许多年前的一次闲聊决定了斯劳部门的命运:
兰姆被调职了。
他们把他送到哪儿了?那个地方很糟糕吗?
非常糟糕。
天哪,不会是斯劳吧?
还不如斯劳呢。
据传,杰克逊·兰姆的崭新帝国就是这样获得了名字。曾经黑白两色的疆土,如今化作了深浅不一的灰与黄。

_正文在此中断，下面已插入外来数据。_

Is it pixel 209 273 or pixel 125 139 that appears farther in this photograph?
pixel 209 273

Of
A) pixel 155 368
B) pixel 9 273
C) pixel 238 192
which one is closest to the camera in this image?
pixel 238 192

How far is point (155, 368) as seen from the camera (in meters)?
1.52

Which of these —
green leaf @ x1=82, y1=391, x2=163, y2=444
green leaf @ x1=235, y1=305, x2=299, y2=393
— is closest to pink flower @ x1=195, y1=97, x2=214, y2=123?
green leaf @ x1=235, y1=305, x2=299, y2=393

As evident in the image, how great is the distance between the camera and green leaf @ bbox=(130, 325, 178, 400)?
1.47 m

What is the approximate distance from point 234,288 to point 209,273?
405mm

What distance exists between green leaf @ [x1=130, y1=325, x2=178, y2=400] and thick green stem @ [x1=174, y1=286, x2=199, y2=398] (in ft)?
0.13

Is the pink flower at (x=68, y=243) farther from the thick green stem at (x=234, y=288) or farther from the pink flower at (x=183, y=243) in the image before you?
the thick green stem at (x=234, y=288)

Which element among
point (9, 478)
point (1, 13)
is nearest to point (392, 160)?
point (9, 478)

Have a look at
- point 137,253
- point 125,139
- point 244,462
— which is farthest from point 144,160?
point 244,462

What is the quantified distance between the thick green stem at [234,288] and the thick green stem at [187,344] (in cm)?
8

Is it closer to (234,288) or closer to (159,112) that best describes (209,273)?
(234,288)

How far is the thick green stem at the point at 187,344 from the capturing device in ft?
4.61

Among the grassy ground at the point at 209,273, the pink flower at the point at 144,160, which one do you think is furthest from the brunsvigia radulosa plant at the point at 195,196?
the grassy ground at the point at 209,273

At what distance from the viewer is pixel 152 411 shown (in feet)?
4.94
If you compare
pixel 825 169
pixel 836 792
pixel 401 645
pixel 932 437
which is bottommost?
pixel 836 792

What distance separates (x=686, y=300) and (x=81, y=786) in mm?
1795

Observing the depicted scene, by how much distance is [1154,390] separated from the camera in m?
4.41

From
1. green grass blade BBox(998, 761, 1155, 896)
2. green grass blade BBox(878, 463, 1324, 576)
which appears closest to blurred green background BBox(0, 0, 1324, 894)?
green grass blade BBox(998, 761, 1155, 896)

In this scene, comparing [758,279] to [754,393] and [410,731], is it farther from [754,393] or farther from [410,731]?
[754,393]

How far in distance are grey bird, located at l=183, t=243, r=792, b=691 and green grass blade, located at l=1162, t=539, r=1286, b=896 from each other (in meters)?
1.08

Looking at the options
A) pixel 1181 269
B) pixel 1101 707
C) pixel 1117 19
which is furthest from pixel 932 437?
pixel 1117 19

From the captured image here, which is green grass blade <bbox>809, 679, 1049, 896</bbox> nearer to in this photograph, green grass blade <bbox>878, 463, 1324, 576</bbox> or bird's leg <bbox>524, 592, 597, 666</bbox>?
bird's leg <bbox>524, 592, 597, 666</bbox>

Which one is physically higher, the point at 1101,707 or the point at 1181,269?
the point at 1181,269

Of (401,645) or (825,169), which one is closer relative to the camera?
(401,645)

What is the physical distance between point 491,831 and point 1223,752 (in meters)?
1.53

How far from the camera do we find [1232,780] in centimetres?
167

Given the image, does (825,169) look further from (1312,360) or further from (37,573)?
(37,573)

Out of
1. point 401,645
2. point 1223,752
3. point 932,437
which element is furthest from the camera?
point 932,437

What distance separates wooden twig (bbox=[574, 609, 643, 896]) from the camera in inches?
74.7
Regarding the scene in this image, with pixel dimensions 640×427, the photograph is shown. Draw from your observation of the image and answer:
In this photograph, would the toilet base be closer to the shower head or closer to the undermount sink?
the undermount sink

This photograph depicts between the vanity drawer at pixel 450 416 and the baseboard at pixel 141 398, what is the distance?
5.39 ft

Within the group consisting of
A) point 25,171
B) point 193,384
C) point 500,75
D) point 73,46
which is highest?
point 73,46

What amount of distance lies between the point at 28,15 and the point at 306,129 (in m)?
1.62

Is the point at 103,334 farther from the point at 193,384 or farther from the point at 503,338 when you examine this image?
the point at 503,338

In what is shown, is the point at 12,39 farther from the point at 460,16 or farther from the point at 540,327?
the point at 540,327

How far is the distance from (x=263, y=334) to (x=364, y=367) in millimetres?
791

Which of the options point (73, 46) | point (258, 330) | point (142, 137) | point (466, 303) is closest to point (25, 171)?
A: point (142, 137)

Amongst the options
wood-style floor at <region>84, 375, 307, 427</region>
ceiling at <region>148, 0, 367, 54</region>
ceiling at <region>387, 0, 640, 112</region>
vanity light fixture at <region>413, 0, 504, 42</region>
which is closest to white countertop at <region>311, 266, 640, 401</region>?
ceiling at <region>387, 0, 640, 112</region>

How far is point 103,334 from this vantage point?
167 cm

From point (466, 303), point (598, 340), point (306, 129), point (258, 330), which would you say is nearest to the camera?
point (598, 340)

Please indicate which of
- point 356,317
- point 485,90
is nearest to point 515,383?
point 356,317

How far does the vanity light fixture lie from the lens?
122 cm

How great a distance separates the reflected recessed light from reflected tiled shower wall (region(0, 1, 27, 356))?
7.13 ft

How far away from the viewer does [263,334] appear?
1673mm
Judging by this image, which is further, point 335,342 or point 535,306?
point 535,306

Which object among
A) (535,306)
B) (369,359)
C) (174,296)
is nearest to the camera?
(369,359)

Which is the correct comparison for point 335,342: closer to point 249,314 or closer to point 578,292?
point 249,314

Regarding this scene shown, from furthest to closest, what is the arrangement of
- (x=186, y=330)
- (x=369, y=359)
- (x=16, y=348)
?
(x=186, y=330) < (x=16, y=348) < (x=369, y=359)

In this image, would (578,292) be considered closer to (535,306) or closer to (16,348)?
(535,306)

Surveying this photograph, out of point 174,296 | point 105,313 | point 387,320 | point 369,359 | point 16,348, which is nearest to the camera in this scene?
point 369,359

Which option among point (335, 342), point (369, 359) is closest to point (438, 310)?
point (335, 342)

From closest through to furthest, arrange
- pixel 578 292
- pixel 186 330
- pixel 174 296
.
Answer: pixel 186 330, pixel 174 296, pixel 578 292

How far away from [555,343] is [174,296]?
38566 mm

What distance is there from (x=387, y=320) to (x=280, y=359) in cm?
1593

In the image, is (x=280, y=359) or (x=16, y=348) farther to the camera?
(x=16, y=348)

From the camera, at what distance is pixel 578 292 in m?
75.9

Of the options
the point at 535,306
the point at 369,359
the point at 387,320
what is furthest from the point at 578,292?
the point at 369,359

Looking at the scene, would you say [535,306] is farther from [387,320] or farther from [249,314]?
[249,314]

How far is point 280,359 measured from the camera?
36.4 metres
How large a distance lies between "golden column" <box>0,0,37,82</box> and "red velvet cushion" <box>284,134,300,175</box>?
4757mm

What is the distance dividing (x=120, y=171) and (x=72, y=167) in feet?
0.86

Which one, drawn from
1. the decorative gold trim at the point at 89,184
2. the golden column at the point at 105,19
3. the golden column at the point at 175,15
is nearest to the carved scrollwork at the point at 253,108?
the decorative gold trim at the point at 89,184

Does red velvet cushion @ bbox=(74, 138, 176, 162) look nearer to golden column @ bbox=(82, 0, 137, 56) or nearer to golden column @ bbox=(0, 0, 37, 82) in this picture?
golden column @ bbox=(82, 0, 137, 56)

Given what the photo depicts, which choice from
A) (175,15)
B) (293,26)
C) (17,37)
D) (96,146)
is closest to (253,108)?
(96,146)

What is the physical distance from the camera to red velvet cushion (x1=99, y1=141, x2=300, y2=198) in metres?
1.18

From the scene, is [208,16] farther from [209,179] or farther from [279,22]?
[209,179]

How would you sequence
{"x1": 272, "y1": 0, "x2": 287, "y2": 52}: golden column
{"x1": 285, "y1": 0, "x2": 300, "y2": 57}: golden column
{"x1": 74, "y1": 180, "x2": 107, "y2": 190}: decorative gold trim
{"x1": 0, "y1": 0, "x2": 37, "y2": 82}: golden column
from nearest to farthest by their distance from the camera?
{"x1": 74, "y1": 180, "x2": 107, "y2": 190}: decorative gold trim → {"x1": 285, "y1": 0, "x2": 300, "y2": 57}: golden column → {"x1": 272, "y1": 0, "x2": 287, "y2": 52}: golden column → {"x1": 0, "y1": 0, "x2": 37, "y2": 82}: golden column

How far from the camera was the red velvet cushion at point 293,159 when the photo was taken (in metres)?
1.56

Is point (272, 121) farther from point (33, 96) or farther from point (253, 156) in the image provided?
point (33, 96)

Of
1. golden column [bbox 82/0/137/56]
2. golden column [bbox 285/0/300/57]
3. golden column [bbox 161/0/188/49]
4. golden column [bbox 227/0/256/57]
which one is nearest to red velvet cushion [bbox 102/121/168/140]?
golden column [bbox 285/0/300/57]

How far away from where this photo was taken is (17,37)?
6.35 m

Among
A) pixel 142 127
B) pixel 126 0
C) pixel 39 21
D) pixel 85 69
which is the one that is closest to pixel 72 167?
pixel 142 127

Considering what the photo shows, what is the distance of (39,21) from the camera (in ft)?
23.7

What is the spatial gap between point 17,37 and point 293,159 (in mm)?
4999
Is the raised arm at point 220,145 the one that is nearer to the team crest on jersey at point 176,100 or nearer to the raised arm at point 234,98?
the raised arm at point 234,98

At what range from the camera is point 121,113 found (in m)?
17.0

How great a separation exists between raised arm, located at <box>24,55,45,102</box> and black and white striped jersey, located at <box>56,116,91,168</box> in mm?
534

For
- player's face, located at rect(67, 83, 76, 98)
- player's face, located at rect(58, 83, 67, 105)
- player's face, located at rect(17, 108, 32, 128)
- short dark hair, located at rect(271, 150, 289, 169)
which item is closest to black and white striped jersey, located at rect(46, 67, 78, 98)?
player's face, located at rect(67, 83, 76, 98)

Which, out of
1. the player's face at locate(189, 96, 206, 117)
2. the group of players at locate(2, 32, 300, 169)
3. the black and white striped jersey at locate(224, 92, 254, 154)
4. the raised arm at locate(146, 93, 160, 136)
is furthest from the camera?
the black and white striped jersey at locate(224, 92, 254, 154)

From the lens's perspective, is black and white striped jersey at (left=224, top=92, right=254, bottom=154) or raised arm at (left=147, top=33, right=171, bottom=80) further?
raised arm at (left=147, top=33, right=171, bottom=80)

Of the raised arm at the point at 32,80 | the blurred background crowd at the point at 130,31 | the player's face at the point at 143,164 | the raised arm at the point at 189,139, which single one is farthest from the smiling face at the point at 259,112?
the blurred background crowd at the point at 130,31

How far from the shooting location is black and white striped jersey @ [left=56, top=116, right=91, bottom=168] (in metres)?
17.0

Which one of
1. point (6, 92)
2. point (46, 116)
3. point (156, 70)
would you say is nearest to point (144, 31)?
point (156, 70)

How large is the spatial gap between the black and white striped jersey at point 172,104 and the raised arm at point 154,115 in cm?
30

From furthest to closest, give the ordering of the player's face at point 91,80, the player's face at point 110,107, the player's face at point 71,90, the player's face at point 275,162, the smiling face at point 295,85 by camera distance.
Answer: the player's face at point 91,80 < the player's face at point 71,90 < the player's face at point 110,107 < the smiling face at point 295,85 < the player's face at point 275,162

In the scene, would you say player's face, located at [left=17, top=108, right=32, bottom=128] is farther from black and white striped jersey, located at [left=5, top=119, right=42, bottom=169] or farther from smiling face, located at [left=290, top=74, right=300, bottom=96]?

早上七点左右,三层的窗户亮起了灯。一个人影出现在了W.W.亨德森律师事务所,承接公证业务的标语后。街道上驶过一辆送奶车,人影在窗边停留了片刻,似乎在观察送奶车会不会对周围产生威胁。目送车子离开后,人影终于消失了。他回到手头的工作:拿起黑色垃圾袋,把里面的内容倾倒在铺好的报纸上,报纸下方则是一块陈旧褪色的地毯。
空气中瞬间充满了恶臭。
他戴着橡胶手套,皱着鼻子,蹲下身开始翻垃圾。
鸡蛋壳、蔬菜梗、咖啡渣和即将融化的滤纸,棕黄色的茶包、一小块香皂、瓶子标签、被挤扁的塑料瓶、厨房抹布的碎片、撕开的棕色信封、软木塞、瓶盖、弹簧、螺旋笔记本的硬纸壳封面、无法拼接的陶器碎片、外卖锡纸盘、皱成一团的便笺贴、一个比萨盒、一管用完的牙膏、两盒喝完的果汁、一盒用完的鞋油、一支塑料勺,还有七个用《探照灯报》包起来的东西。
当然,还有许多垃圾根本无从辨认。所有的垃圾都湿漉漉的,在顶灯的照耀下闪着水光,像蛞蝓一样又黏又滑。
他弯腰坐下,捡起了被报纸包裹的物品,小心翼翼地剥开。
里面的烟灰落在了地毯上。
他摇了摇头,把腐烂的报纸扔回垃圾堆。
台阶发出了吱嘎声,他停下了动作,但是声音没再出现。斯劳部门唯一的出入口在后院,藏在潮湿黏腻的墙壁间。所有进出的人都会弄出很大的噪音,因为门被卡住了,必须要使劲踢开。但是刚才没有这样的声音,所以他摇了摇头,觉得可能只是老房子年久失修。在经历了整整一晚的阴雨后,它要抻一抻筋骨才能醒来。话说回来,为了收集这个记者的垃圾,他昨天也淋了一晚上雨。
鸡蛋壳、蔬菜梗、咖啡渣和快要融化的滤纸……
他又拿起一个报纸包裹,上面皱皱巴巴的头条新闻在指责英国国家党近期的一次游行示威。他试着闻了闻那张报纸,没有烟灰的味道。
“这个玩笑开得真够缺德的。”杰克逊·兰姆说道。
瑞弗手里的东西掉在了地上。
兰姆倚在门框上,湿润的脸颊泛着光。运动后他总会这样,而爬楼梯也算是一种运动。不知他是如何做到这么悄无声息的,瑞弗再怎么努力也无法望其项背。更何况兰姆还没有身材上的优势:他挺着个大肚子,像是怀孕了一样。皱巴巴的灰色风衣裹住他庞大的身躯,雨伞挂在他的手臂上,正在滴水。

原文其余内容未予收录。